- WHAT TO DO -
Find every line in the records that contains the string "sign" and copy each one out. Case counts.

- MATERIAL PROVIDED -

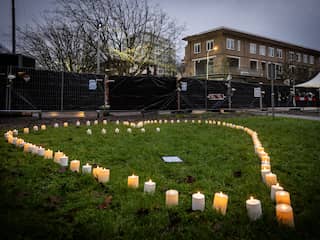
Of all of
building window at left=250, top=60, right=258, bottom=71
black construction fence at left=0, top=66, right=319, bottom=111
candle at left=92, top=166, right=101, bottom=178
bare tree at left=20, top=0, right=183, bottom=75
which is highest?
building window at left=250, top=60, right=258, bottom=71

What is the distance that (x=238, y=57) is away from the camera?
138 ft

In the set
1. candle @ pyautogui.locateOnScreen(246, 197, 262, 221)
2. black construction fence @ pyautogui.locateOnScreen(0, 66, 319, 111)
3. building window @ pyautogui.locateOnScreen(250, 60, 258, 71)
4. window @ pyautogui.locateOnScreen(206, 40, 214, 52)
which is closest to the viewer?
candle @ pyautogui.locateOnScreen(246, 197, 262, 221)

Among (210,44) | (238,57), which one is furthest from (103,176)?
(238,57)

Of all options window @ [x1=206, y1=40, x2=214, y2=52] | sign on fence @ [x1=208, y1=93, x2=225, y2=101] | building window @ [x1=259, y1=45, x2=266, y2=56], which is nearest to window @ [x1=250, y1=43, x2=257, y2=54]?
building window @ [x1=259, y1=45, x2=266, y2=56]

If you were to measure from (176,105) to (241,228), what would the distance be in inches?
456

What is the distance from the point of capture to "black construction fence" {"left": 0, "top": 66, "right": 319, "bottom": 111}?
9773 mm

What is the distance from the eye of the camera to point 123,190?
2643 millimetres

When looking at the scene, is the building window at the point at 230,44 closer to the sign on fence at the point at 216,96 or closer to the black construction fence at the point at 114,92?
the black construction fence at the point at 114,92

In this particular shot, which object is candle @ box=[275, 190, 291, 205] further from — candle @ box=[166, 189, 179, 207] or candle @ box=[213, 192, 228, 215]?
candle @ box=[166, 189, 179, 207]

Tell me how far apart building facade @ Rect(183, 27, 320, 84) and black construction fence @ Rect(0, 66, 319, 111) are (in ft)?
72.2

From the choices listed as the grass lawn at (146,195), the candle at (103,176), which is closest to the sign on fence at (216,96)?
the grass lawn at (146,195)

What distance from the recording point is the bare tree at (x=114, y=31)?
731 inches

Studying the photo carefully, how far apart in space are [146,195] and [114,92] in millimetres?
9734

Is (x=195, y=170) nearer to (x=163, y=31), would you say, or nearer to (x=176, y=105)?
(x=176, y=105)
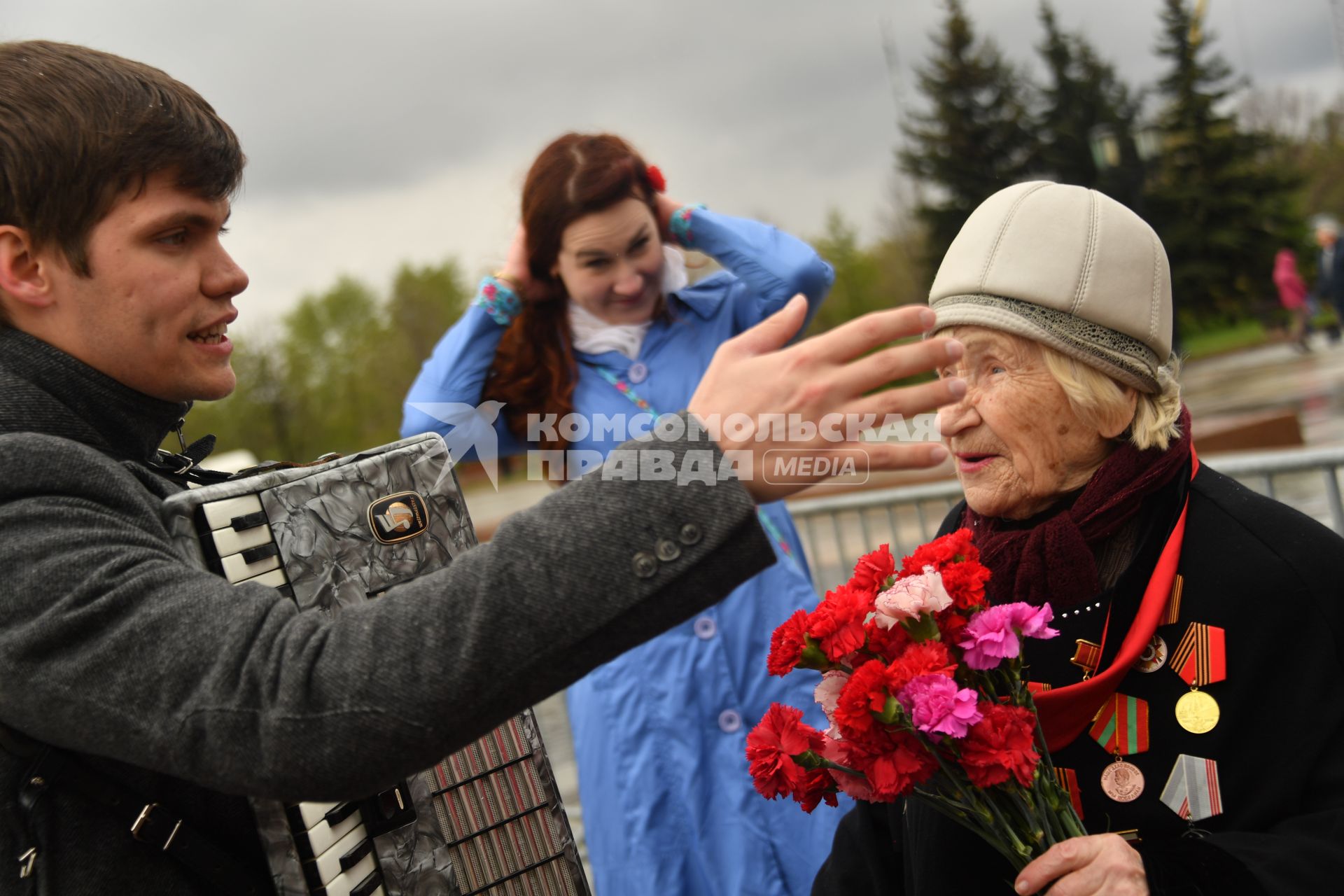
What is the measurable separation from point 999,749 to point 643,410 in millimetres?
2043

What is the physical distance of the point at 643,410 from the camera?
341 centimetres

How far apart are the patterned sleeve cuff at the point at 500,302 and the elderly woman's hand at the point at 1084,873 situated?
104 inches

- THE ANSWER -
Of all options window @ [x1=206, y1=40, x2=214, y2=52] | sign on fence @ [x1=208, y1=93, x2=225, y2=101] | building window @ [x1=259, y1=45, x2=266, y2=56], which is nearest to window @ [x1=250, y1=43, x2=257, y2=54]?
When looking at the scene, is the building window at the point at 230,44 closer to the sign on fence at the point at 216,96 or closer to the black construction fence at the point at 114,92?
From the choices listed as the grass lawn at (146,195), the candle at (103,176), which is closest to the sign on fence at (216,96)?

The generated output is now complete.